++++ STORED ROWS ++++

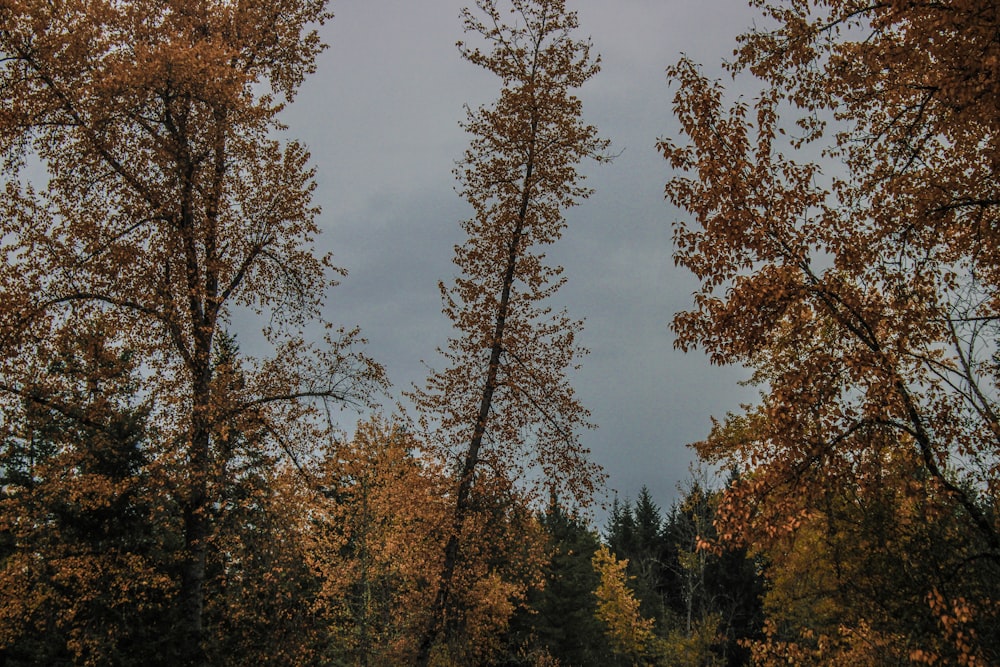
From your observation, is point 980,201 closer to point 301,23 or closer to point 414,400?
point 414,400

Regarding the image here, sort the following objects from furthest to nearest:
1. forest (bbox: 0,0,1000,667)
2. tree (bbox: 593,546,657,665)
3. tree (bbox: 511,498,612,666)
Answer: tree (bbox: 511,498,612,666) < tree (bbox: 593,546,657,665) < forest (bbox: 0,0,1000,667)

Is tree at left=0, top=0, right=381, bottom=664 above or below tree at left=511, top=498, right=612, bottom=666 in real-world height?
above

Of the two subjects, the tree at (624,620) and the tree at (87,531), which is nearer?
the tree at (87,531)

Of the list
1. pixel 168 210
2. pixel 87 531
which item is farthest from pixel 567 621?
pixel 168 210

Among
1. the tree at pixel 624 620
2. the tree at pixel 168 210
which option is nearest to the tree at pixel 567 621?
the tree at pixel 624 620

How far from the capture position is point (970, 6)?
648cm

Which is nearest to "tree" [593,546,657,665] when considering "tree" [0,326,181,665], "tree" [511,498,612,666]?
"tree" [511,498,612,666]

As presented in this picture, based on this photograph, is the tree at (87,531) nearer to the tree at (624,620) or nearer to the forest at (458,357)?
the forest at (458,357)

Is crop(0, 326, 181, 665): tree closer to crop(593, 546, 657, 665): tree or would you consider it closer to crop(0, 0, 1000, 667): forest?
crop(0, 0, 1000, 667): forest

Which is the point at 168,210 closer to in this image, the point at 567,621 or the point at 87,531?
the point at 87,531

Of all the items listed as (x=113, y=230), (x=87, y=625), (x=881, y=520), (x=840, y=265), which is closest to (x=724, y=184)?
(x=840, y=265)

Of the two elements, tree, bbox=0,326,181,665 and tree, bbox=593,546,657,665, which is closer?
tree, bbox=0,326,181,665

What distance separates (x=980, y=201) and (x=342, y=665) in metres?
22.5

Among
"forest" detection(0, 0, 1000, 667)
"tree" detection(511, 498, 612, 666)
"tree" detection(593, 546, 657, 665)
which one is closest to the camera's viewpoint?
"forest" detection(0, 0, 1000, 667)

++++

THE PROBLEM: Write the items from the line with "As presented in" through the last item as a two-column CSV with the columns item and answer. Give one row per item, put each field in quotation marks, and replace line breaks with spaces.

TASK SOLUTION:
item,answer
"As presented in this picture, based on this photograph, is the tree at (87,531) nearer to the tree at (624,620) or nearer to the forest at (458,357)?","the forest at (458,357)"
"Is crop(0, 326, 181, 665): tree closer to crop(593, 546, 657, 665): tree or would you consider it closer to crop(0, 0, 1000, 667): forest?","crop(0, 0, 1000, 667): forest"
"Which is the point at 168,210 closer to in this image, the point at 567,621 or the point at 87,531?","the point at 87,531"
"Of all the items listed as (x=113, y=230), (x=87, y=625), (x=881, y=520), (x=840, y=265), which is closest to (x=724, y=184)?","(x=840, y=265)"
"Of the two elements, tree, bbox=0,326,181,665 and tree, bbox=593,546,657,665, which is closer?","tree, bbox=0,326,181,665"
"What distance separates (x=980, y=201) and (x=342, y=665) in metres?","22.5"
"Among ""forest"" detection(0, 0, 1000, 667) ""tree"" detection(511, 498, 612, 666) ""tree"" detection(593, 546, 657, 665) which one is closest to the camera's viewpoint?","""forest"" detection(0, 0, 1000, 667)"